## start Input for this task

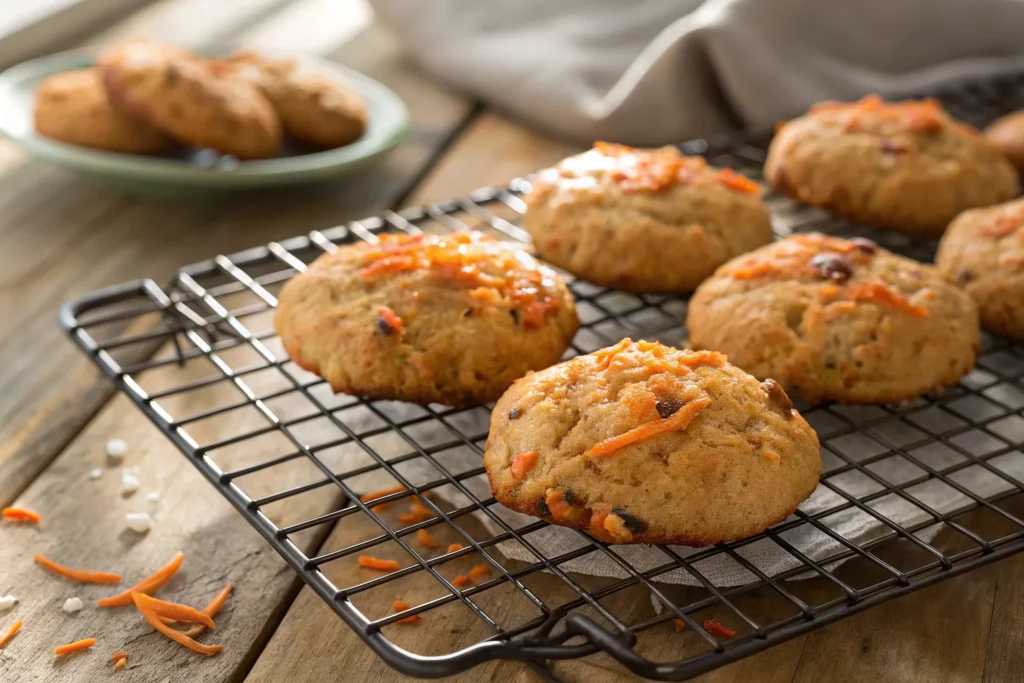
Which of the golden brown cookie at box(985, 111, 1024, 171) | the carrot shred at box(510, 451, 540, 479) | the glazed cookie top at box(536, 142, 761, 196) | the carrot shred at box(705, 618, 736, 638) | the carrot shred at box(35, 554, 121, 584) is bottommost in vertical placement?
the carrot shred at box(705, 618, 736, 638)

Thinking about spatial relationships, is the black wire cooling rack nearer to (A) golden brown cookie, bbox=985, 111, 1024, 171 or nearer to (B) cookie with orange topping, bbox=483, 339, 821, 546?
(B) cookie with orange topping, bbox=483, 339, 821, 546

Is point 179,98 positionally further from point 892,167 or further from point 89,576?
point 892,167

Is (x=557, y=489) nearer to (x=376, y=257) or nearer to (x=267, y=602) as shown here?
(x=267, y=602)

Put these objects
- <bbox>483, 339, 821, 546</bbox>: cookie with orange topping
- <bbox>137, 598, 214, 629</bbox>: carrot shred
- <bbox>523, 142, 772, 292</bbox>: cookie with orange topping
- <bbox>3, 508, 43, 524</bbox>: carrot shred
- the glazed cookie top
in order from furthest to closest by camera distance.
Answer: the glazed cookie top
<bbox>523, 142, 772, 292</bbox>: cookie with orange topping
<bbox>3, 508, 43, 524</bbox>: carrot shred
<bbox>137, 598, 214, 629</bbox>: carrot shred
<bbox>483, 339, 821, 546</bbox>: cookie with orange topping

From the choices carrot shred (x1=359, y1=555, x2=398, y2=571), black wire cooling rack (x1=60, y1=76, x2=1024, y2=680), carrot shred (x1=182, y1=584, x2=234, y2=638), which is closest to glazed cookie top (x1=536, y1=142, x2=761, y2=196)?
black wire cooling rack (x1=60, y1=76, x2=1024, y2=680)

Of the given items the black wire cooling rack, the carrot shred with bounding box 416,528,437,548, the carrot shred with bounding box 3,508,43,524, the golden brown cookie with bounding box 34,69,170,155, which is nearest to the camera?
the black wire cooling rack

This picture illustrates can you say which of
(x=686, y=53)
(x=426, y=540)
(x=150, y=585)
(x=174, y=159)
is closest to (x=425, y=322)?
(x=426, y=540)

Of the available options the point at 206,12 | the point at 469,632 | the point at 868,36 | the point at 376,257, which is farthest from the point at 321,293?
the point at 206,12
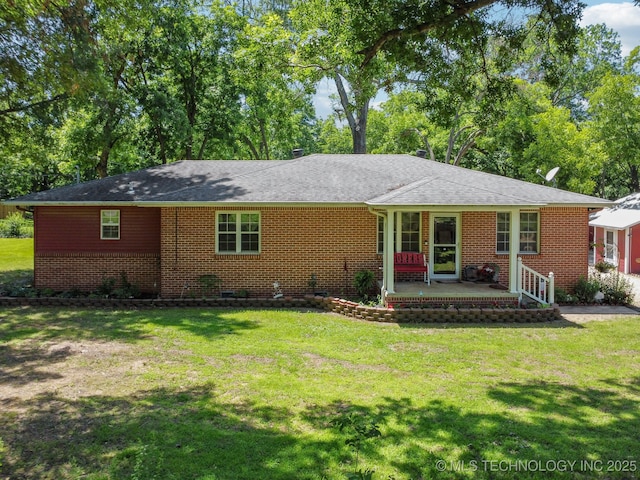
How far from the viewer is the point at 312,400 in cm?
728

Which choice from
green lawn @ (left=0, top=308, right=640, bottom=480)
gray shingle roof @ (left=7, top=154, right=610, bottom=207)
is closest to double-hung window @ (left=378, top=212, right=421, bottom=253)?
gray shingle roof @ (left=7, top=154, right=610, bottom=207)

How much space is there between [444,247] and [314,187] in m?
4.48

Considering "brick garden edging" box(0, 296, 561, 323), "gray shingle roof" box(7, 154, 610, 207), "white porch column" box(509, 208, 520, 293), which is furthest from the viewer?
"gray shingle roof" box(7, 154, 610, 207)

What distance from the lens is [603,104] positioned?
100ft

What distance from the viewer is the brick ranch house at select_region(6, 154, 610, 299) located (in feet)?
51.4

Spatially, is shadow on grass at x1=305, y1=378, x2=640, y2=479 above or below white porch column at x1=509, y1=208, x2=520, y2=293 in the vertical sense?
below

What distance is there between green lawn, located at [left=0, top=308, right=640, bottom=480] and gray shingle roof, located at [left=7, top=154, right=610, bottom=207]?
12.7ft

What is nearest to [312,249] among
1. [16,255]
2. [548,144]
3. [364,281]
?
[364,281]

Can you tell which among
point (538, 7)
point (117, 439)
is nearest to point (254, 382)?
point (117, 439)

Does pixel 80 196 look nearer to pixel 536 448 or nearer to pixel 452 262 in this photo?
pixel 452 262

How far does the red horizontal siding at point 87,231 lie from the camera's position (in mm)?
16688

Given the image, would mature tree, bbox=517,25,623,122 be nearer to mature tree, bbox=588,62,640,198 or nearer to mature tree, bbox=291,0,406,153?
mature tree, bbox=588,62,640,198

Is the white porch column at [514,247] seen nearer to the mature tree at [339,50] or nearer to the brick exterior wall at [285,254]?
the brick exterior wall at [285,254]

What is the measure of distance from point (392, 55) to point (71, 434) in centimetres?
878
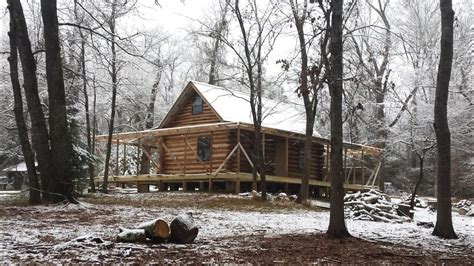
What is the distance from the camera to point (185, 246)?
6.99m

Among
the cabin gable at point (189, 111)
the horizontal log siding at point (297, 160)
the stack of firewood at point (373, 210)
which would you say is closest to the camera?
the stack of firewood at point (373, 210)

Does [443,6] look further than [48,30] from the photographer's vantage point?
No

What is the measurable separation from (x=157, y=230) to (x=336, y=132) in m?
3.90

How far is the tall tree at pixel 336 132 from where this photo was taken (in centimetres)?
889

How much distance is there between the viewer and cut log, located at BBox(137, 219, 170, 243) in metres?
7.12

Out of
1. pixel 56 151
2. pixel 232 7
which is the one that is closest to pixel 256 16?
pixel 232 7

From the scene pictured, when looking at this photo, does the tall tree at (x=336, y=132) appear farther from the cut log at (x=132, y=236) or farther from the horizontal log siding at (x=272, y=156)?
the horizontal log siding at (x=272, y=156)

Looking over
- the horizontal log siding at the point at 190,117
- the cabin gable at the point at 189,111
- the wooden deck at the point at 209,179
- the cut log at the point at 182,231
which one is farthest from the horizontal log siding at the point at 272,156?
the cut log at the point at 182,231

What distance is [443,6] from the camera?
10391mm

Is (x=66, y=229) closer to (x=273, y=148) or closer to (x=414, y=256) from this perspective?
(x=414, y=256)

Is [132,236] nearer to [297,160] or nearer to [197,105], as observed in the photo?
[197,105]

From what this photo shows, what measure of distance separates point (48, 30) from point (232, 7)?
888 cm

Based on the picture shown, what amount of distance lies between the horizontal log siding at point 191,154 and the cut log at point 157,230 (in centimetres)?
1555

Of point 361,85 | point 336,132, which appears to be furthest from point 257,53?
point 336,132
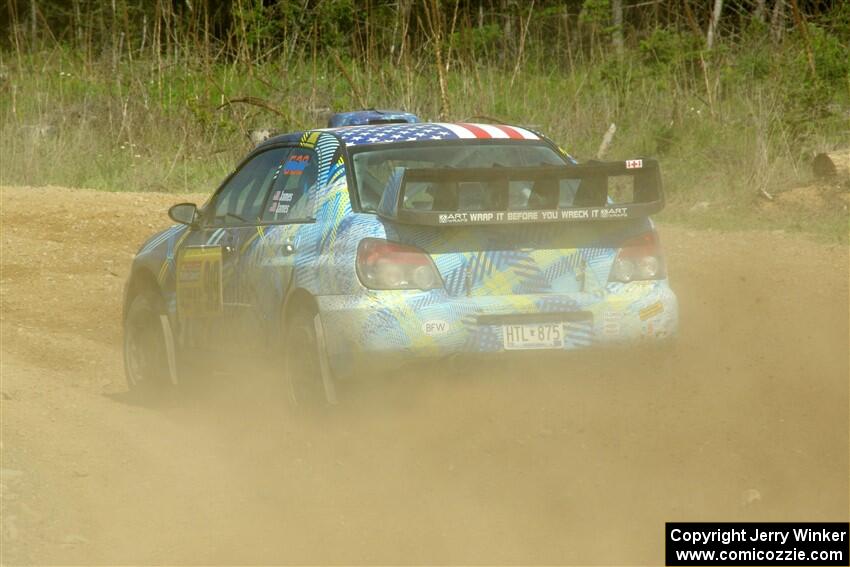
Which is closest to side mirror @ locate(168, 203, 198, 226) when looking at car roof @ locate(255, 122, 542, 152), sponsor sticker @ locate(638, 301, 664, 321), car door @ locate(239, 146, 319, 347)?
car door @ locate(239, 146, 319, 347)

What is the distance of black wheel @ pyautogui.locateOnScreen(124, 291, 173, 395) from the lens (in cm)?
809

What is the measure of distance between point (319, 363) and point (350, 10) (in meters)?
16.7

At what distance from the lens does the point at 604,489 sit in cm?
538

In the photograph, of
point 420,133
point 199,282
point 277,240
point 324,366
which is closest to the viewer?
point 324,366

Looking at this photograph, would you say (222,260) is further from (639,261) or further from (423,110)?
(423,110)

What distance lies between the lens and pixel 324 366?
613 cm

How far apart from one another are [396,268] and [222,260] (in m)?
1.59

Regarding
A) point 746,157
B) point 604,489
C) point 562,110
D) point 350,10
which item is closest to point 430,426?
point 604,489

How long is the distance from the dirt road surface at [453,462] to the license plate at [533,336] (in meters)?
0.13

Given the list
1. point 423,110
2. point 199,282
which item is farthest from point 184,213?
point 423,110

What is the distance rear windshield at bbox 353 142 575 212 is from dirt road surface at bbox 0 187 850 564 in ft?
3.07

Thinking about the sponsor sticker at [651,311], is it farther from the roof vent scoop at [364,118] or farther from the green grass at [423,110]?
the green grass at [423,110]

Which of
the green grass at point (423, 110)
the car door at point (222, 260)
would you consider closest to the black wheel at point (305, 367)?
the car door at point (222, 260)

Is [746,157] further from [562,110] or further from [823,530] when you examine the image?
[823,530]
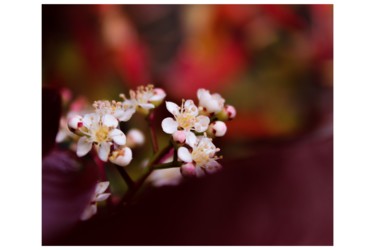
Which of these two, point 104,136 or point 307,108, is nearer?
point 104,136

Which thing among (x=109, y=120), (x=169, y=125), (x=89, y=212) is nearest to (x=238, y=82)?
(x=169, y=125)

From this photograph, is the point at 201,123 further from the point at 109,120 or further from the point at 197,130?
the point at 109,120

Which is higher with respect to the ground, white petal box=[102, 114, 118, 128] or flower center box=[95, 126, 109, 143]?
white petal box=[102, 114, 118, 128]

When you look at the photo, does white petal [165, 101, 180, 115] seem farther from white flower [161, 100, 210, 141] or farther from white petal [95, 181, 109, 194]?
white petal [95, 181, 109, 194]

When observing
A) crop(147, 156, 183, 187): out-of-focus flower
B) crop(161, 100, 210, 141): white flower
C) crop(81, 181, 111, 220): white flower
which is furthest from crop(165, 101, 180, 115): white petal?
crop(81, 181, 111, 220): white flower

## end Input for this task

#### Written exercise:
Go back to the data above and please quote exactly, and only, the lines from the line with "Which is higher" through its last line.

#### Solution to this problem:
Which is higher with respect to the ground, white petal box=[102, 114, 118, 128] or flower center box=[95, 126, 109, 143]?
white petal box=[102, 114, 118, 128]

When you look at the photo, does white petal [165, 101, 180, 115] seem farther from white flower [161, 100, 210, 141] or farther from white petal [95, 181, 109, 194]?
white petal [95, 181, 109, 194]

When observing
A) crop(147, 156, 183, 187): out-of-focus flower
B) crop(161, 100, 210, 141): white flower
C) crop(81, 181, 111, 220): white flower
which is furthest from crop(165, 101, 180, 115): white petal?
crop(81, 181, 111, 220): white flower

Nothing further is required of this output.